> Selection
+-------+

Hi Davey;
Can't say for sure about the B-17, but the whole design "community" was going through a re-assessment of directional stability needs in multi-engine aircraft at that time. The original B-17, and contemporaries like the Do17 and some of the French twins had very small vertical surfaces, sized for minimum drag in normal cruise flight. Little or no thought was given to low speed, engine out, requirements. It took designers (and their customers) a while to realize that the safety advantage of multiple engines was usually negated by stall/spin accidents while trying to land with an engine out. These were generally power-on stalls in a turn at low altitude - never much fun. Old aviation joke from that time: on a twin, the second engine is there to get you to the accident site after the first one fails.
WARNING: optional math bit. The side force generated by a fin is directly proportional to fin area, and proportional to the square of airspeed. The need for side force is greatest when you are trying to balance one engine out. Lower speed to normal landing speeds, and the available side force quickly drops, until the pilot can't keep the nose straight. Up goes the drag, down goes the speed and you are in a vicious spiral - literally.

+-------+

Reproduce word for word the part of the post on fin size and engine-out flying that opens with the words containing "WARNING: optional math" and closes with "spiral - literally.".

> Collected data
+-------+

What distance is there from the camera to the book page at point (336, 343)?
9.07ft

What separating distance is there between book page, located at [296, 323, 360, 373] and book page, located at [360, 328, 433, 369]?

+-------+

> Solution to this exercise
WARNING: optional math bit. The side force generated by a fin is directly proportional to fin area, and proportional to the square of airspeed. The need for side force is greatest when you are trying to balance one engine out. Lower speed to normal landing speeds, and the available side force quickly drops, until the pilot can't keep the nose straight. Up goes the drag, down goes the speed and you are in a vicious spiral - literally.